Next, we proceed with the two-stage process of creating and calibrating TFTRT INT8 model.

### Step 1: Creating the calibration graph

In [None]:
#Now we create the TFTRT INT8 calibration graph
trt_int8_calib_graph = trt.create_inference_graph(
    input_graph_def=None,
    outputs=[OUTPUT_TENSOR],
    max_batch_size=BATCH_SIZE,
    input_saved_model_dir=SAVED_MODEL_DIR,    
    precision_mode="INT8")

#Then calibrate it with 10 batches of examples
N_runs=10
with tf.Session(graph=tf.Graph(), config=config) as sess:
    print('Preparing calibration data...')
    iterator = dataset.make_one_shot_iterator()
    next_element = iterator.get_next()

    print('Loading INT8 calibration graph...')
    output_node = tf.import_graph_def(
        trt_int8_calib_graph,
        return_elements=[OUTPUT_TENSOR],
        name='')

    print('Calibrate model on calibration data...')    
    for _ in range(N_runs):
        sess.run(output_node, feed_dict={INPUT_TENSOR: sess.run(next_element)})            

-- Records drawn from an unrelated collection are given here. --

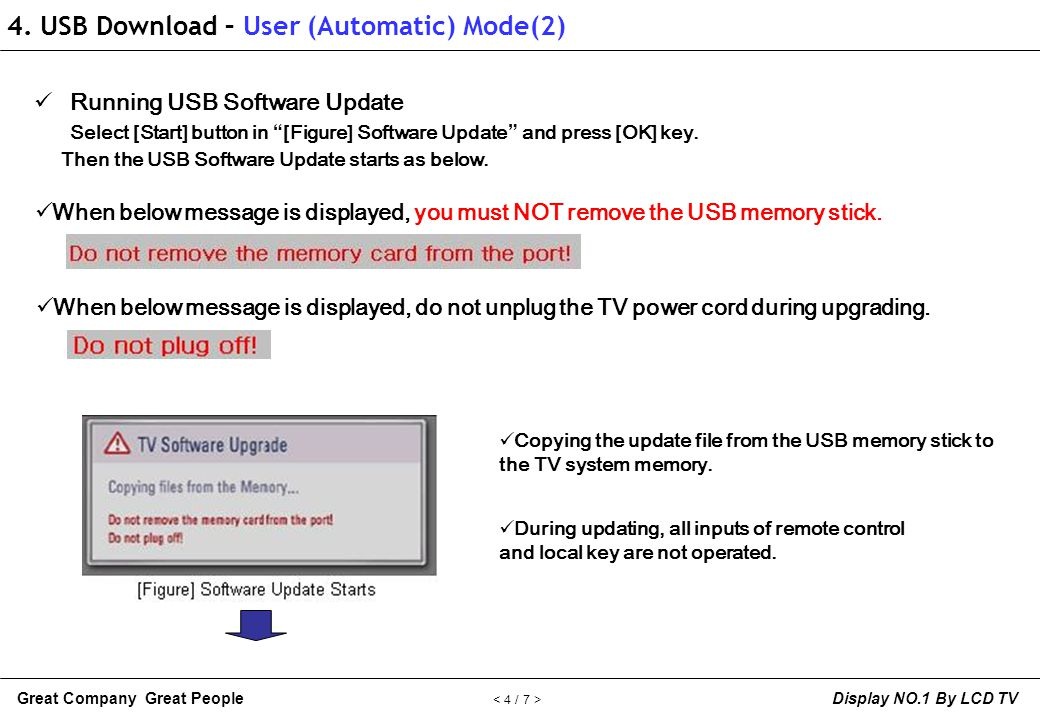 4. USB Download – User (Automatic) Mode(2)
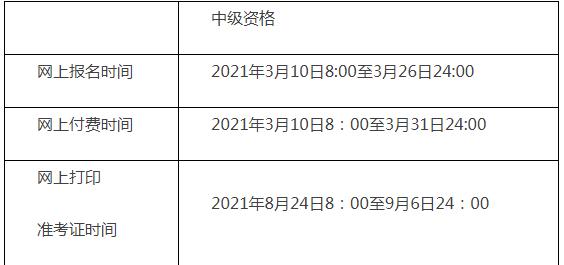 2021年度中级会计考试(北京考区)有关事项的通知1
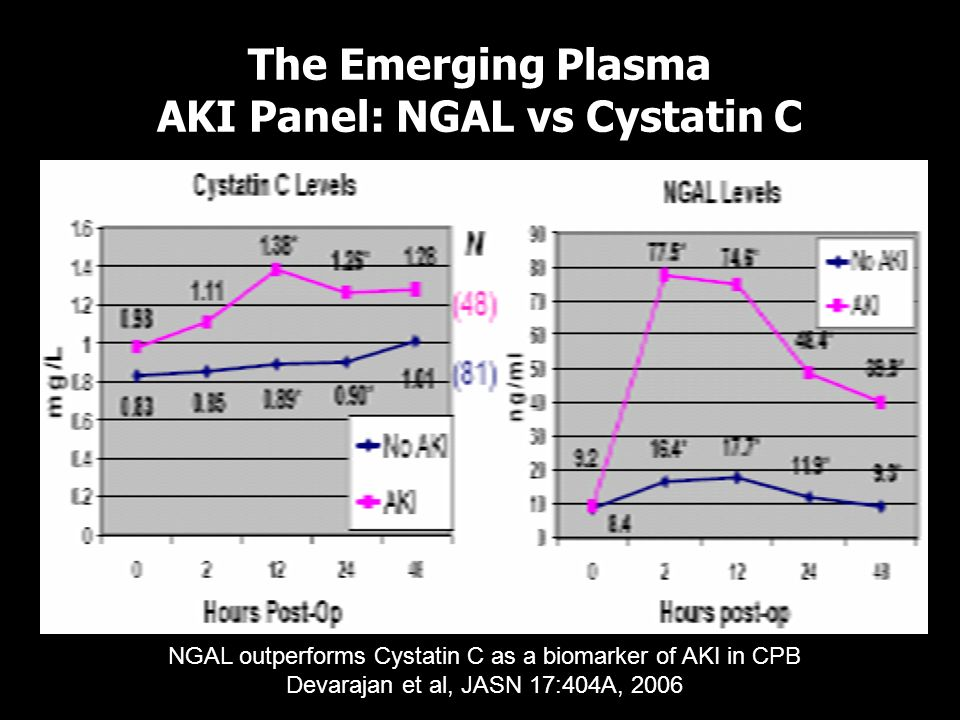 The Emerging Plasma AKI Panel: NGAL vs Cystatin C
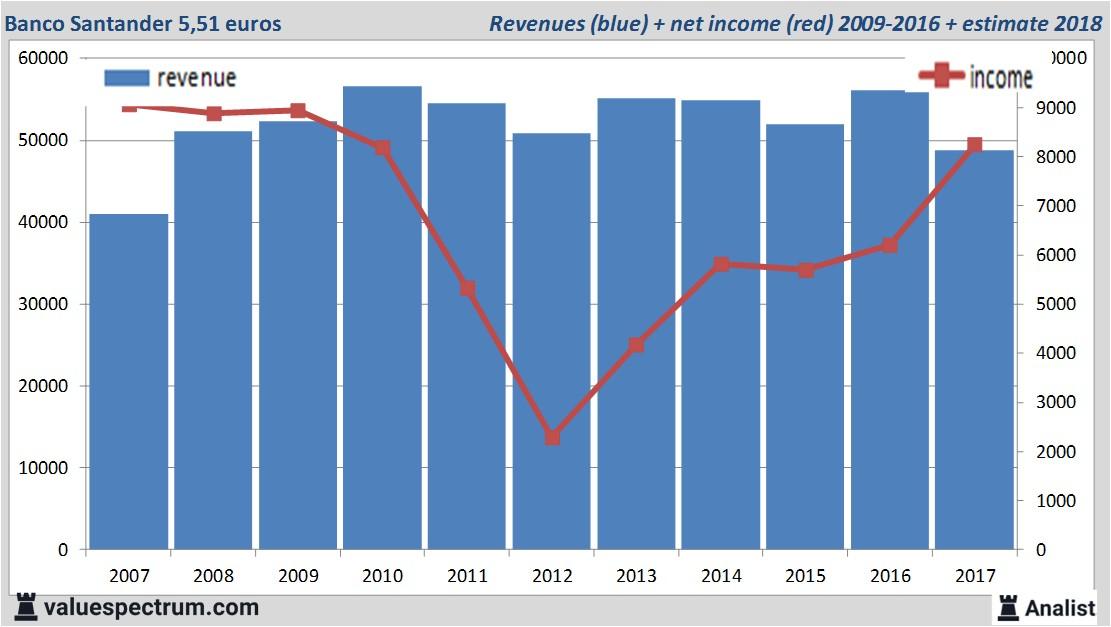 Analysts Expect Sales Decline Banco Santander Quite High Dividend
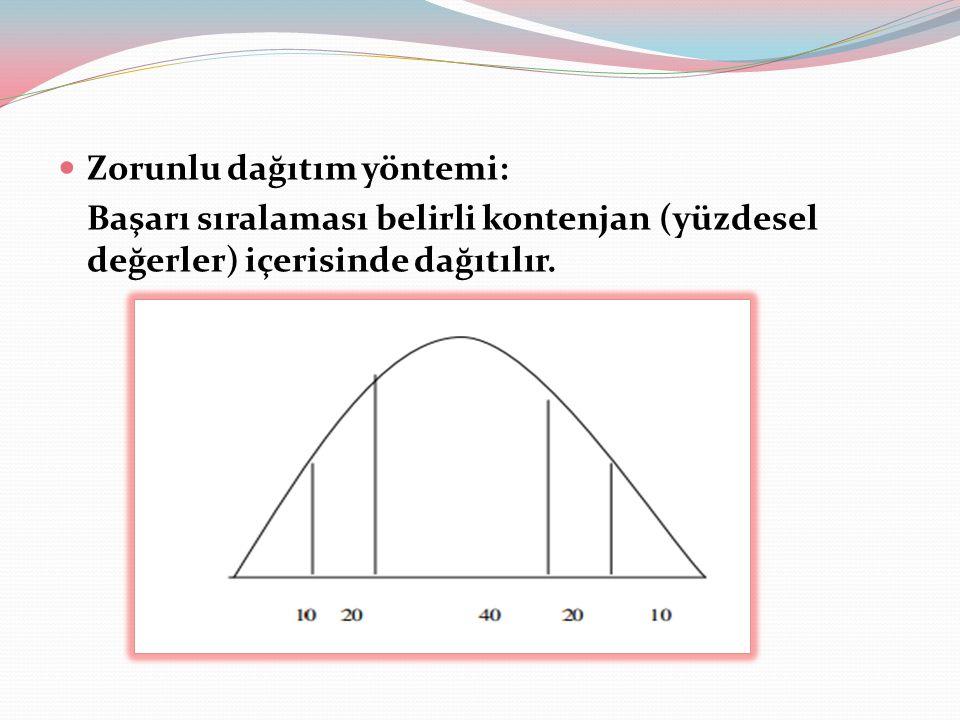 Zorunlu dağıtım yöntemi: Başarı sıralaması belirli kontenjan (yüzdesel değerler) içerisinde dağıtılır.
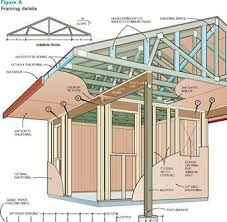 313 best sheds images on pinterest garden sheds sheds and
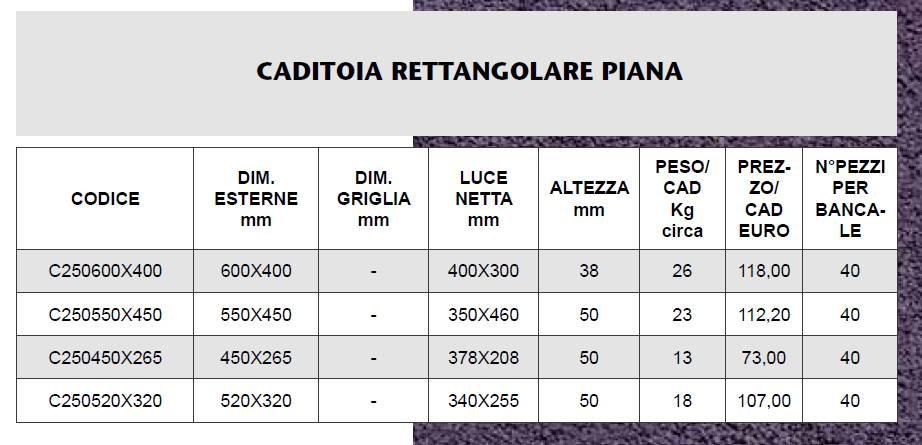 CADITOIA RETT PIANA GHISA - MARCHE - LAMPLAST - LIST2021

### Step 2: Converting the calibration graph to inference graph

In [None]:
#Create Int8 inference model from the calibration graph and write to a saved session
print('Creating TF-TRT INT8 inference engine...')
trt_int8_calibrated_graph=trt.calib_graph_to_infer_graph(trt_int8_calib_graph)

#set a directory to write the saved model
INT8_SAVED_MODEL_DIR =  SAVED_MODEL_DIR + "_TFTRT_INT8_JPEG/1"
!rm -rf $INT8_SAVED_MODEL_DIR

with tf.Session(graph=tf.Graph()) as sess:
    print('Loading TF-TRT INT8 inference engine...')
    output_node = tf.import_graph_def(
        trt_int8_calibrated_graph,
        return_elements=[OUTPUT_TENSOR],
        name='')

    #Save model for serving
    print('Saving INT8 model to %s'%INT8_SAVED_MODEL_DIR)
    tf.saved_model.simple_save(
        session=sess,
        export_dir=INT8_SAVED_MODEL_DIR,
        inputs={"input":tf.get_default_graph().get_tensor_by_name(INPUT_TENSOR)},
        outputs={"softmax":tf.get_default_graph().get_tensor_by_name(OUTPUT_TENSOR),
                 "classes":tf.get_default_graph().get_tensor_by_name("ArgMax:0")},
        legacy_init_op=None
     )    

As before, we can benchmark the speed and accuracy of the resulting model.

In [None]:
benchmark_saved_model(INT8_SAVED_MODEL_DIR)

## Conclusion
In this notebook, we have demonstrated the process of creating TF-TRT inference model from an original TF FP32 *saved model*. In every case, we have also verified the accuracy and speed to the resulting model.